* [Task description]
All of the data must be returned exactly as given.

[Stored data entries]
--------------------------------------------------

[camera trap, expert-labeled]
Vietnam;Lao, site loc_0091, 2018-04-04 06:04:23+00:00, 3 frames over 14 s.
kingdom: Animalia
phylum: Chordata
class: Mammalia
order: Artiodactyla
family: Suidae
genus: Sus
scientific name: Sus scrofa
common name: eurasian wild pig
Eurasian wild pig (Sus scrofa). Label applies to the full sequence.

--------------------------------------------------

* [Output of the exercise]
[camera trap, expert-labeled]
Vietnam;Lao, site loc_0091, 2018-04-04 06:04:23+00:00, 3 frames over 14 s.
kingdom: Animalia
phylum: Chordata
class: Mammalia
order: Artiodactyla
family: Suidae
genus: Sus
scientific name: Sus scrofa
common name: eurasian wild pig
Eurasian wild pig (Sus scrofa). Label applies to the full sequence.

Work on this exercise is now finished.